We study systems in which the structure of the circuit or system depends on the dynamical response. In the present paper, observations of behaviours in complex systems where abrupt changes in the character of the motion (or of the time series) are observed, are presented. The possibility of sudden changes of behaviour is probably universal in VSSs, and we examine various other systems each of which which may be classified as a VSS.
Sudden changes are sometimes termed intermittencies, and there is a classic report of a type of intermittency, resulting in the interleaving of laminar flow with bursts of chaos, in the papers of Pomeau and Manneville [6][7]. Here we have borrowed the term ``intermittency" to describe other kinds of sudden change in the time series; in the case of the electronic example, there are bursts of extended chaos interspersed with periods of less extended chaos; and in the traffic simulations, there are sudden changes in the mean lifetime of packets on the net.
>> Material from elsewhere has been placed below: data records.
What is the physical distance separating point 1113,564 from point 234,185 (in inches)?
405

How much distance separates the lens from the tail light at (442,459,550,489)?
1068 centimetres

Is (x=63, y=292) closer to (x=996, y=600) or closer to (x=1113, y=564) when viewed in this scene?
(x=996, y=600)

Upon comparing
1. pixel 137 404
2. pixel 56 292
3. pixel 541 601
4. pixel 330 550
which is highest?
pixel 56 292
The bursty trapping is interpreted as evolution in the system dynamics, in the sense that, as time progresses, the dynamics change discontinuously. Since in a VSS, the system dynamics control the structure of the system, it follows that in a system which traps, the system can be engineered to evolve. This paper makes the suggestion that artificially contrived VSSs may be used as test-beds for studies of the time-development of complex systems.
A common reaction on being presented with an abrupt change of behaviour is to seek out the immediate cause. Often this is done with a view to removing the immediate cause and thus to smooth out the behaviour, or to ``control the chaos", in order to make it more predictable and tractable. In many cases control of irregular behaviour is not possible; the attempts to control the chaos by contingent changes in parameters merely serve to turn the system into a VSS which can then display even more irregular behaviour.
The experiments we have made on the disparate systems, electronic experiments and network simulations, and the impacting oscillator study, all give a view of such behaviour; that the irregularities grow naturally out of the dynamics, which can occur in a closed autonomous system and not be consequences of externally time-varying parameters.